Objective: Repeat the whole listing exactly.

Excerpted records:
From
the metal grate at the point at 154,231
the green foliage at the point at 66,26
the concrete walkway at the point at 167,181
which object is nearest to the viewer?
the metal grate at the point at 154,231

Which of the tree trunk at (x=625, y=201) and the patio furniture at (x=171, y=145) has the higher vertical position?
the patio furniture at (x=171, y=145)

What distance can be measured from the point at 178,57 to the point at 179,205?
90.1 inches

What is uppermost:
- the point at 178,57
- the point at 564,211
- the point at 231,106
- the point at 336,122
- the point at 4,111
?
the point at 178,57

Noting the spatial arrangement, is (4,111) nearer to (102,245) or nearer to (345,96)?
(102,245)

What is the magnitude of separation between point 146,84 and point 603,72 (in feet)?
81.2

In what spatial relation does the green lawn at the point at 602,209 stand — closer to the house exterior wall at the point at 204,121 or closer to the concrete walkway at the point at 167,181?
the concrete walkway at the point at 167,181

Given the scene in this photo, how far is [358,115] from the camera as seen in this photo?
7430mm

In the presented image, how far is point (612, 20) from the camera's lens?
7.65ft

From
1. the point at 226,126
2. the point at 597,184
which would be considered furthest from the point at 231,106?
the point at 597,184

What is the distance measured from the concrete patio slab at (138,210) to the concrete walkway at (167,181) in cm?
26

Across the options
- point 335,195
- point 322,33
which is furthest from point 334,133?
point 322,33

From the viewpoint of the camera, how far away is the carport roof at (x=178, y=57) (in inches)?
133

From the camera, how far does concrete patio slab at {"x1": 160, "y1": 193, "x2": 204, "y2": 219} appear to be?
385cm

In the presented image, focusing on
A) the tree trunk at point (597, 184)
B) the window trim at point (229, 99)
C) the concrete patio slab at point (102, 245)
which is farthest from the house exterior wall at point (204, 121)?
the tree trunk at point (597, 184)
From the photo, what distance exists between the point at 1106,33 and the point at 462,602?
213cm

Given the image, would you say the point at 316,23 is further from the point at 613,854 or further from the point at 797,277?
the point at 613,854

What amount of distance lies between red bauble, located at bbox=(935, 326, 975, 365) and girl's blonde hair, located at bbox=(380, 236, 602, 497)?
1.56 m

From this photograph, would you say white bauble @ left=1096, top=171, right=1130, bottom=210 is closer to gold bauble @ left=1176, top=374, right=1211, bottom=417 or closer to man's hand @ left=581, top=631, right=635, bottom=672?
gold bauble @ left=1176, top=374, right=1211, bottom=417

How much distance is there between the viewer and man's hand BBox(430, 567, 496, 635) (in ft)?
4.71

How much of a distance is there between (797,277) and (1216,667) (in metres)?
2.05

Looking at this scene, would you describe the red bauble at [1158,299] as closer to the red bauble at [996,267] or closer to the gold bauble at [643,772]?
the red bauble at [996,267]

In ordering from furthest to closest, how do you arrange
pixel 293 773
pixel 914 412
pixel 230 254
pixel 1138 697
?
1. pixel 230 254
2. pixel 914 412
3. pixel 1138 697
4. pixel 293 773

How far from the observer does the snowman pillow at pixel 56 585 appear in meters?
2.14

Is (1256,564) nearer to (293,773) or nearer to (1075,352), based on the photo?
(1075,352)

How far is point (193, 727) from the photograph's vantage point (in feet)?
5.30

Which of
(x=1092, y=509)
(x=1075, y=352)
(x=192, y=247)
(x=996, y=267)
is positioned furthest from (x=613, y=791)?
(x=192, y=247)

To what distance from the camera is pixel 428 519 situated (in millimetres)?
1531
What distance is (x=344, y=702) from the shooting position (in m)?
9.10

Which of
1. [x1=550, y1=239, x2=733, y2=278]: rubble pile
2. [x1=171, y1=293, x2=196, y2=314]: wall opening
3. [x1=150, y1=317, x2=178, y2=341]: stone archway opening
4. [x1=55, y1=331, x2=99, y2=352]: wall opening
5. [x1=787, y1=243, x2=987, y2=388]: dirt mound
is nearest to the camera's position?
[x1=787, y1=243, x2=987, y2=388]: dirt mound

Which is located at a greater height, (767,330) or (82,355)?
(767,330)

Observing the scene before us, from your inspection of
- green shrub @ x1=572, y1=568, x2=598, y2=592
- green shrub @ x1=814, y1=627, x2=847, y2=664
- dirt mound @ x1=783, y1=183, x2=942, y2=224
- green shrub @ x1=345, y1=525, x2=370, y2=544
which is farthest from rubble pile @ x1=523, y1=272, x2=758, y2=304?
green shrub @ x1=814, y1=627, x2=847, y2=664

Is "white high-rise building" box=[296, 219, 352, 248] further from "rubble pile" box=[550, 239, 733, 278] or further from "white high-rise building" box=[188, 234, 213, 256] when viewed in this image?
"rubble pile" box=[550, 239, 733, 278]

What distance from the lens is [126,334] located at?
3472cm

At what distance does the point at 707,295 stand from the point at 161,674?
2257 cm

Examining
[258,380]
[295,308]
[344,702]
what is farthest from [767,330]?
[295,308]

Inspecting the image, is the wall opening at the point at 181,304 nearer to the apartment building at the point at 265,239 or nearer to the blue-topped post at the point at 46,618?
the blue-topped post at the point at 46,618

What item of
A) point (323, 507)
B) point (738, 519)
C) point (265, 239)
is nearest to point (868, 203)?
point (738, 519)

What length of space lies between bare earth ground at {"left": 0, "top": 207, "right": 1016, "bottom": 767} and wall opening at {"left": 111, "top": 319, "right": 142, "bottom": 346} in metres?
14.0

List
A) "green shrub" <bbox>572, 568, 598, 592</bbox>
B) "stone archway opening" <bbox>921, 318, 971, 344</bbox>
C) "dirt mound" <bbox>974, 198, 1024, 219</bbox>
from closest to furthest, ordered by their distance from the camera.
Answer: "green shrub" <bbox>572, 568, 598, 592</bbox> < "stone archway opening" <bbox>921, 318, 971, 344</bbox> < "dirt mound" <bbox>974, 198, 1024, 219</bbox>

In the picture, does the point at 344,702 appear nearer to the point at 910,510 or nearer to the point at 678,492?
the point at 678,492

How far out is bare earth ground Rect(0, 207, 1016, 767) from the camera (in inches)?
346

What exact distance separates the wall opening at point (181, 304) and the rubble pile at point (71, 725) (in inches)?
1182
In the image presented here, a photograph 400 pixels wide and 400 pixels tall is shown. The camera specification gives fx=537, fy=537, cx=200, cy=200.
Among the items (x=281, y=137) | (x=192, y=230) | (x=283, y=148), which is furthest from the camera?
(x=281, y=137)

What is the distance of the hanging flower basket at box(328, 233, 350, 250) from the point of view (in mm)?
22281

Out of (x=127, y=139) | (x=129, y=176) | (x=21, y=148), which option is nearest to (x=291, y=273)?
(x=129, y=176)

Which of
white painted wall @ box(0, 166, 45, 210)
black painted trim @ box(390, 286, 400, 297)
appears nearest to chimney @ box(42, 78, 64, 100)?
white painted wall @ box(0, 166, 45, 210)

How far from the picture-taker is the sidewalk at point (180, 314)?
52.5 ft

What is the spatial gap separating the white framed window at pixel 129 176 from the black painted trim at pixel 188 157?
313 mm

Solution:
From
the metal grate at the point at 154,231
the green foliage at the point at 66,26
the concrete walkway at the point at 167,181
which object is nearest to the viewer?
the metal grate at the point at 154,231

Which of the tree trunk at (x=625, y=201) and the patio furniture at (x=171, y=145) has the higher vertical position?
the patio furniture at (x=171, y=145)

What distance can be measured from the point at 178,57 to the point at 179,205?
90.1 inches

What is uppermost:
- the point at 178,57
- the point at 564,211
- the point at 231,106
- the point at 336,122
- the point at 4,111
?
the point at 178,57

Noting the spatial arrangement, is (4,111) nearer to (102,245) or nearer to (345,96)?
(102,245)

What is the magnitude of separation between point 146,84 and point 603,72 (in feet)?
81.2

In what spatial relation does the green lawn at the point at 602,209 stand — closer to the house exterior wall at the point at 204,121 or closer to the concrete walkway at the point at 167,181?
the concrete walkway at the point at 167,181

Given the scene in this photo, how far is [358,115] from the camera as seen in this photo?
7430mm

In the presented image, how far is point (612, 20) from the camera's lens?
7.65ft

From
1. the point at 226,126
2. the point at 597,184
which would be considered furthest from the point at 231,106?
the point at 597,184

What is the distance measured from the concrete patio slab at (138,210) to the concrete walkway at (167,181) in cm?
26

Across the options
- point 335,195
- point 322,33
which is furthest from point 334,133?
point 322,33

From the viewpoint of the camera, how far away is the carport roof at (x=178, y=57) (in inches)?
133

From the camera, how far does concrete patio slab at {"x1": 160, "y1": 193, "x2": 204, "y2": 219} appear to be?
385cm

In the presented image, focusing on
A) the tree trunk at point (597, 184)
B) the window trim at point (229, 99)
C) the concrete patio slab at point (102, 245)
which is farthest from the house exterior wall at point (204, 121)?
the tree trunk at point (597, 184)
From the photo, what distance exists between the point at 1106,33 and the point at 462,602?
213cm

Given the image, would you say the point at 316,23 is further from the point at 613,854 or further from the point at 797,277?
the point at 613,854

What amount of distance lies between red bauble, located at bbox=(935, 326, 975, 365) and girl's blonde hair, located at bbox=(380, 236, 602, 497)?
1.56 m

From this photograph, would you say white bauble @ left=1096, top=171, right=1130, bottom=210 is closer to gold bauble @ left=1176, top=374, right=1211, bottom=417 or closer to man's hand @ left=581, top=631, right=635, bottom=672?
gold bauble @ left=1176, top=374, right=1211, bottom=417

How much distance is there between the viewer and man's hand BBox(430, 567, 496, 635) (in ft)?
4.71

How much of a distance is there between (797,277) and (1216,667) (in metres)?
2.05

Looking at this scene, would you describe the red bauble at [1158,299] as closer to the red bauble at [996,267] or closer to the gold bauble at [643,772]?
the red bauble at [996,267]

In ordering from furthest to closest, how do you arrange
pixel 293 773
pixel 914 412
pixel 230 254
pixel 1138 697
?
1. pixel 230 254
2. pixel 914 412
3. pixel 1138 697
4. pixel 293 773

How far from the observer does the snowman pillow at pixel 56 585 appear in meters?
2.14

Is (1256,564) nearer to (293,773) or nearer to (1075,352), based on the photo?
(1075,352)

How far is point (193, 727) from the photograph's vantage point (in feet)?
5.30

Which of
(x=1092, y=509)
(x=1075, y=352)
(x=192, y=247)
(x=996, y=267)
is positioned furthest from (x=613, y=791)?
(x=192, y=247)

To what distance from the camera is pixel 428 519 situated (in millimetres)?
1531
What distance is (x=344, y=702) from the shooting position (in m)?
9.10

Which of
1. [x1=550, y1=239, x2=733, y2=278]: rubble pile
2. [x1=171, y1=293, x2=196, y2=314]: wall opening
3. [x1=150, y1=317, x2=178, y2=341]: stone archway opening
4. [x1=55, y1=331, x2=99, y2=352]: wall opening
5. [x1=787, y1=243, x2=987, y2=388]: dirt mound
is nearest to the camera's position?
[x1=787, y1=243, x2=987, y2=388]: dirt mound

Which is located at a greater height, (767,330) or (82,355)?
(767,330)

Observing the scene before us, from your inspection of
- green shrub @ x1=572, y1=568, x2=598, y2=592
- green shrub @ x1=814, y1=627, x2=847, y2=664
- dirt mound @ x1=783, y1=183, x2=942, y2=224
- green shrub @ x1=345, y1=525, x2=370, y2=544
which is farthest from rubble pile @ x1=523, y1=272, x2=758, y2=304?
green shrub @ x1=814, y1=627, x2=847, y2=664

Is "white high-rise building" box=[296, 219, 352, 248] further from "rubble pile" box=[550, 239, 733, 278] or further from "white high-rise building" box=[188, 234, 213, 256] when viewed in this image?
"rubble pile" box=[550, 239, 733, 278]

What distance from the lens is [126,334] located at?
3472cm

At what distance does the point at 707,295 stand from the point at 161,674?
2257 cm

Examining
[258,380]
[295,308]
[344,702]
what is farthest from [767,330]?
[295,308]

Inspecting the image, is the wall opening at the point at 181,304 nearer to the apartment building at the point at 265,239 or nearer to the blue-topped post at the point at 46,618?
the blue-topped post at the point at 46,618

What item of
A) point (323, 507)
B) point (738, 519)
C) point (265, 239)
is nearest to point (868, 203)?
point (738, 519)

What length of space lies between bare earth ground at {"left": 0, "top": 207, "right": 1016, "bottom": 767} and wall opening at {"left": 111, "top": 319, "right": 142, "bottom": 346} in metres?
14.0

List
A) "green shrub" <bbox>572, 568, 598, 592</bbox>
B) "stone archway opening" <bbox>921, 318, 971, 344</bbox>
C) "dirt mound" <bbox>974, 198, 1024, 219</bbox>
from closest to furthest, ordered by their distance from the camera.
Answer: "green shrub" <bbox>572, 568, 598, 592</bbox> < "stone archway opening" <bbox>921, 318, 971, 344</bbox> < "dirt mound" <bbox>974, 198, 1024, 219</bbox>

In the picture, does the point at 344,702 appear nearer to the point at 910,510 or nearer to the point at 678,492?
the point at 678,492

How far out is bare earth ground Rect(0, 207, 1016, 767) from the camera (in inches)?
346

What exact distance separates the wall opening at point (181, 304) and the rubble pile at point (71, 725) (in inches)?
1182
In the image presented here, a photograph 400 pixels wide and 400 pixels tall is shown. The camera specification gives fx=537, fy=537, cx=200, cy=200.
Among the items (x=281, y=137) | (x=192, y=230) | (x=283, y=148), which is furthest from the camera?
(x=281, y=137)

What is the distance of the hanging flower basket at box(328, 233, 350, 250) from the point of view (in mm)?
22281

Out of (x=127, y=139) | (x=129, y=176) | (x=21, y=148), which option is nearest to (x=291, y=273)?
(x=129, y=176)

Which of
white painted wall @ box(0, 166, 45, 210)
black painted trim @ box(390, 286, 400, 297)
appears nearest to chimney @ box(42, 78, 64, 100)?
white painted wall @ box(0, 166, 45, 210)

How far from the picture-taker is the sidewalk at point (180, 314)?
52.5 ft

What is the spatial gap separating the white framed window at pixel 129 176 from the black painted trim at pixel 188 157?
313 mm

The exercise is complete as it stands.